Additionally, we define the boundaries of the parking data by the scope of jurisdiction of Los Angeles’ parking division:
Also, there is an important factor to note about this data: while each citation has a unique number, vehicles were often cited more than once on the same occasion (for example, parking on a red curb and having expired tabs). Thus, there are fewer than 8.8 million unique cars that were cited. Please keep this in mind going forward.
Finally, I was able to find additional data about meter locations, time limits, and other data from https://data.lacity.org/A-Livable-and-Sustainable-City/Parking-Meter-Inventory/s49e-q6j2/data.
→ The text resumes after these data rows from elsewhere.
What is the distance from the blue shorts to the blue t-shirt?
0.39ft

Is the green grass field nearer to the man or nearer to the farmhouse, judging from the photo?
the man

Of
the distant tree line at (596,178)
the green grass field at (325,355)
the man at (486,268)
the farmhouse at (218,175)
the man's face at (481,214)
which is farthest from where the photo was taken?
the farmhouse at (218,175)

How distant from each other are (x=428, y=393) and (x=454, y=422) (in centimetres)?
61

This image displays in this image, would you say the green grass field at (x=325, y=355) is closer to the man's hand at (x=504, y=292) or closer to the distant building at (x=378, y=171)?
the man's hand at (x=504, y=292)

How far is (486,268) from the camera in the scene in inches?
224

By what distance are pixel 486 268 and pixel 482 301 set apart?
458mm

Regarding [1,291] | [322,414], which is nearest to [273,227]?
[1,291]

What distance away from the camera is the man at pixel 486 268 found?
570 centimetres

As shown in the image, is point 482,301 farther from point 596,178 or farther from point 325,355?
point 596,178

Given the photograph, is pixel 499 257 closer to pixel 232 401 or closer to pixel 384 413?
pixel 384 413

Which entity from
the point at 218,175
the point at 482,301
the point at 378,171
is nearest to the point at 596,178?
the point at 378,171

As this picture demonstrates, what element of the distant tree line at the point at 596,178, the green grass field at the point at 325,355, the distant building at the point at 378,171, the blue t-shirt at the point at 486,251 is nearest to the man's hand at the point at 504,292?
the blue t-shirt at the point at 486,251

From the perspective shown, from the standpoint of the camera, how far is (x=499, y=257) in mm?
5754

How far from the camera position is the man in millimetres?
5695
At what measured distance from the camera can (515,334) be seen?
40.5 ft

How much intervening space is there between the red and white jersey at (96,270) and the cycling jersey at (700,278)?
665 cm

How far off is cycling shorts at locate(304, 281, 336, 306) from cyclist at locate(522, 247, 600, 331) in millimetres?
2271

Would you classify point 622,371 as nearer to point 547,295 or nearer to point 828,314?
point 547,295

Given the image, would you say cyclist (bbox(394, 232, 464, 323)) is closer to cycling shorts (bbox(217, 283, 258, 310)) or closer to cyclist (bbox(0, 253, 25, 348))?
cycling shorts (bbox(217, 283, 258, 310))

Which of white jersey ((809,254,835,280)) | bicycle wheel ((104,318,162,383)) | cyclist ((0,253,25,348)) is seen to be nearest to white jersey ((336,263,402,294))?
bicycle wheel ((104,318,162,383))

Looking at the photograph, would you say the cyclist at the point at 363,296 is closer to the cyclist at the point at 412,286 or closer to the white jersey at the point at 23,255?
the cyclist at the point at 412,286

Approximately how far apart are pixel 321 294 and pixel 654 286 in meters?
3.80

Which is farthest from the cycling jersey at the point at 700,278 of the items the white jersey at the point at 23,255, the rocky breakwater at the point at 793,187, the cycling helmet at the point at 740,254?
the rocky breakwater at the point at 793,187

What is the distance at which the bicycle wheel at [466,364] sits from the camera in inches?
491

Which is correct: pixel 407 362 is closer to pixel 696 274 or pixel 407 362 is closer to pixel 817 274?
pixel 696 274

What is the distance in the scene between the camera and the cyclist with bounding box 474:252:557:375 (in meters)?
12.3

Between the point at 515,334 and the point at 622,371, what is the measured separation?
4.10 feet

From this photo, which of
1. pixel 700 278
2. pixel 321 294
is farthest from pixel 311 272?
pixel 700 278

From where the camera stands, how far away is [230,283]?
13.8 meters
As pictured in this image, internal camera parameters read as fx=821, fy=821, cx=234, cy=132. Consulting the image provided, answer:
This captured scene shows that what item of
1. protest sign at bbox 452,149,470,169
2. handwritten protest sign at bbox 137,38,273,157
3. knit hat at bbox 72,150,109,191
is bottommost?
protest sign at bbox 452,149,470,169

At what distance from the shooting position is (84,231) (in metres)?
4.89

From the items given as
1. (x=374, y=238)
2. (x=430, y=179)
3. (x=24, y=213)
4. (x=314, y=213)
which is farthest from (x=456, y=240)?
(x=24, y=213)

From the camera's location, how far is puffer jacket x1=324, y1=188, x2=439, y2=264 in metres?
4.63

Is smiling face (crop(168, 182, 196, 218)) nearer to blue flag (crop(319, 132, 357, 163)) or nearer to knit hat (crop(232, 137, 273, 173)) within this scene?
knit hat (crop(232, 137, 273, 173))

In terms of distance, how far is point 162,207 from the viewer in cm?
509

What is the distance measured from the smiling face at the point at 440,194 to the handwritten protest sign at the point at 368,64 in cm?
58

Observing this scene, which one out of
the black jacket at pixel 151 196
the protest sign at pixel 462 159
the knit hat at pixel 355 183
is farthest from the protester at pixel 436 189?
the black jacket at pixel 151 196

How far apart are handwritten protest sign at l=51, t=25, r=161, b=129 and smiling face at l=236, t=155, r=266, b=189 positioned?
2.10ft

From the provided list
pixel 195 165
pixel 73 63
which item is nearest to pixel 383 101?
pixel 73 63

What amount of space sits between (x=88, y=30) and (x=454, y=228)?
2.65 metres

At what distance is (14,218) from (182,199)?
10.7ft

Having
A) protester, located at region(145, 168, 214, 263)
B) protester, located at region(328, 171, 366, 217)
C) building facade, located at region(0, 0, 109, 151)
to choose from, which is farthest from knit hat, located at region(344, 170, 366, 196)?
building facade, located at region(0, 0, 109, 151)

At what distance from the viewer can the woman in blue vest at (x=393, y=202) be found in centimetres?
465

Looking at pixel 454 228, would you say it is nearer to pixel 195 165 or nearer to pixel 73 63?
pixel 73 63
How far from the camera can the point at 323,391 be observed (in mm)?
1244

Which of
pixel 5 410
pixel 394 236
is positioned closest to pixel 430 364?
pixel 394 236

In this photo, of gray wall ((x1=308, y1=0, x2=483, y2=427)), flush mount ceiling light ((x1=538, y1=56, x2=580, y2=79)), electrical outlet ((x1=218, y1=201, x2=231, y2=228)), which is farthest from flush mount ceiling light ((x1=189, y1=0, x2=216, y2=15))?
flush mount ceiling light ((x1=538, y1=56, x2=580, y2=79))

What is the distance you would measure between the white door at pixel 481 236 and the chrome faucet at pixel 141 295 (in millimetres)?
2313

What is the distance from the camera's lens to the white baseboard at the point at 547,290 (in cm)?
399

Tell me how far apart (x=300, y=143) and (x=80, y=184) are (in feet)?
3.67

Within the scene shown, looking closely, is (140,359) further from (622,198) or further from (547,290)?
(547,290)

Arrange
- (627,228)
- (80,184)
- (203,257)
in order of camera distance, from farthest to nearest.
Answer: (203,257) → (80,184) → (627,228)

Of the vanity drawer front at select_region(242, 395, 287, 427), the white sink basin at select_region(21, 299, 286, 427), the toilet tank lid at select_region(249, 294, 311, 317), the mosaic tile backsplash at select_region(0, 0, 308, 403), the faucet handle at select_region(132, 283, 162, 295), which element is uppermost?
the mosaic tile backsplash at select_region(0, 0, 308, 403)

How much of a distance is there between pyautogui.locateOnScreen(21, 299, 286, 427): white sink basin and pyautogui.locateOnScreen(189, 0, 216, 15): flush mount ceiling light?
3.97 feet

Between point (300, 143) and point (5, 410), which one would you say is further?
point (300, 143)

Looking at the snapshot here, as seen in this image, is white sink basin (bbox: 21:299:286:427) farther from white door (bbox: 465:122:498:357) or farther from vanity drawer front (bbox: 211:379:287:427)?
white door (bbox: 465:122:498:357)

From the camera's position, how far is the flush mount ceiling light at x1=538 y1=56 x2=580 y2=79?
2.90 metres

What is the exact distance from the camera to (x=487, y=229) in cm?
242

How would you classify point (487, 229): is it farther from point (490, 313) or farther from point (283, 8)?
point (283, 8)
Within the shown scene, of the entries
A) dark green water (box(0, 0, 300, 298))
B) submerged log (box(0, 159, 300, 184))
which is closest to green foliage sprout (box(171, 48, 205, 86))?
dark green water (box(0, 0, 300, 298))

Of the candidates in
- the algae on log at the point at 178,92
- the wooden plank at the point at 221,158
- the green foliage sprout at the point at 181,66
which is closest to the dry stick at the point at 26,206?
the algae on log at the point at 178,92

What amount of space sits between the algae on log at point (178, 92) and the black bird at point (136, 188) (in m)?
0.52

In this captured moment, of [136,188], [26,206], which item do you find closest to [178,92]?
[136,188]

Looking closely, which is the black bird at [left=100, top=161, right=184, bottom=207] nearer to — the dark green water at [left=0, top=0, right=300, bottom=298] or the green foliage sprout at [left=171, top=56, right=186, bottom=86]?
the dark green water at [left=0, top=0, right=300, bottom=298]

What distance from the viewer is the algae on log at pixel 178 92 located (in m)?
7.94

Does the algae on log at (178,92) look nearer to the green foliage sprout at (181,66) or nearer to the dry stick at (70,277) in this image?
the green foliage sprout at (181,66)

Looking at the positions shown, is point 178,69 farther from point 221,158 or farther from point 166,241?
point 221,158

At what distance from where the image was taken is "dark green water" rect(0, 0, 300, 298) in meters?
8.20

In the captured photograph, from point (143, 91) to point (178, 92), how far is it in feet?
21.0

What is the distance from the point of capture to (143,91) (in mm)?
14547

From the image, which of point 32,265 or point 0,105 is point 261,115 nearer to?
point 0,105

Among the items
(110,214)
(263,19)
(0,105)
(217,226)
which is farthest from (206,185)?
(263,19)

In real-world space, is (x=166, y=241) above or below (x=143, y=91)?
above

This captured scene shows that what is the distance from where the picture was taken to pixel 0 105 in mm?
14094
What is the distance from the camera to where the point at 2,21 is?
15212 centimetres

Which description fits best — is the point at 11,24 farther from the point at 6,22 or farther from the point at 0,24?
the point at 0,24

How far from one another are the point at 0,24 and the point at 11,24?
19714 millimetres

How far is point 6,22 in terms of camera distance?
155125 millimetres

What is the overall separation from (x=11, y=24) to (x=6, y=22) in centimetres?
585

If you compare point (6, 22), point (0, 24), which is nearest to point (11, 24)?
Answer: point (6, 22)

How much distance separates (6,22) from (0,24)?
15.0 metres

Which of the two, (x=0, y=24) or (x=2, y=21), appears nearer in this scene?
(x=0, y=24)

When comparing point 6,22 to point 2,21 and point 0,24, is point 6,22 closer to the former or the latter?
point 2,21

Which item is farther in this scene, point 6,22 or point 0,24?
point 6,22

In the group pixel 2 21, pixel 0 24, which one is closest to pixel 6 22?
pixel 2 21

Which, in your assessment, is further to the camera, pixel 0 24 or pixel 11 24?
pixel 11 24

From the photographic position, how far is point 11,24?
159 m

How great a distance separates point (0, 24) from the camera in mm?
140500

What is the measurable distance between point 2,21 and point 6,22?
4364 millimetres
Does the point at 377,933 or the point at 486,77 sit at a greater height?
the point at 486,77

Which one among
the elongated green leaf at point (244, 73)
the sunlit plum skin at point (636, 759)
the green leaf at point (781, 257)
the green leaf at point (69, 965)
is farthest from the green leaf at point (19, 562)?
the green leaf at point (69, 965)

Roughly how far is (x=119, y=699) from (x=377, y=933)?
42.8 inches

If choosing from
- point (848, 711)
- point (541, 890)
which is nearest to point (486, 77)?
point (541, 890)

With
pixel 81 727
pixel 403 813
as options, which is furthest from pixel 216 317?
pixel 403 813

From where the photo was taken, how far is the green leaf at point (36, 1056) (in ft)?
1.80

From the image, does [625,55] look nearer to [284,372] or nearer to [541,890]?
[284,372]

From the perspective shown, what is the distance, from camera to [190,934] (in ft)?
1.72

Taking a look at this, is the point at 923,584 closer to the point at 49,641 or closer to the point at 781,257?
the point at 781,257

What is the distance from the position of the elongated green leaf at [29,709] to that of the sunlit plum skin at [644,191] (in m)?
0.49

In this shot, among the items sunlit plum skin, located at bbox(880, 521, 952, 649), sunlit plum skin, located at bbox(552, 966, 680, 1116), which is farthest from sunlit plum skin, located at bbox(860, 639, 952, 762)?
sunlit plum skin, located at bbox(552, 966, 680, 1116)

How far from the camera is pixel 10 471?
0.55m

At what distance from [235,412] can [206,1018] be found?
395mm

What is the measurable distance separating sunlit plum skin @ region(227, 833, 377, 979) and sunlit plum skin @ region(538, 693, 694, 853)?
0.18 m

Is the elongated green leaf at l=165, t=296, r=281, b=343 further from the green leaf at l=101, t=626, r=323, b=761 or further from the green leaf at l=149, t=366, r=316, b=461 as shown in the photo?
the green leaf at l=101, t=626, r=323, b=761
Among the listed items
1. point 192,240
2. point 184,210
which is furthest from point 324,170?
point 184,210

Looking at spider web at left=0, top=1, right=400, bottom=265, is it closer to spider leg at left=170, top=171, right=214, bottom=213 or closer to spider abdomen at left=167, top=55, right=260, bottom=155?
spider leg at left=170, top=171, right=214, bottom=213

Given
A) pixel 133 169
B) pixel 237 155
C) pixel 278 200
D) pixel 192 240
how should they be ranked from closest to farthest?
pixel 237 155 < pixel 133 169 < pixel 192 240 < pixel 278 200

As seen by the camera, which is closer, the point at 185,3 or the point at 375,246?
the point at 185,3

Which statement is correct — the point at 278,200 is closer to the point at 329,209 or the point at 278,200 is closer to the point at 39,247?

This data was included throughout this analysis.
knitr::opts_chunk$set(fig.align = "center")
# Import Libraries.
x <- c("dplyr", "magrittr", "lubridate", "ggplot2", "fasttime", "scales",
"maps", "ggmap", "tidyr", "data.table", "gridExtra", "viridis",
"stringr")
invisible(lapply(x, library, character.only = TRUE))
# Created custom functions for this project. If you would like to view their
# internals, please go here: https://github.com/datatoinfinity/Los-Angeles-Vehicle-Citations-Project/blob/master/Custom%20Created%20Functions.R.
source("Custom Created Functions.R")
rm(x)
Please note, data cleaning took place in Data Cleaning.Rmd. If you would like to see this, please go here: https://github.com/datatoinfinity/Los-Angeles-Vehicle-Citations-Project/blob/master/Data%20Cleaning.Rmd.
coord_data <- fread("Citation Coordinates", sep = ",")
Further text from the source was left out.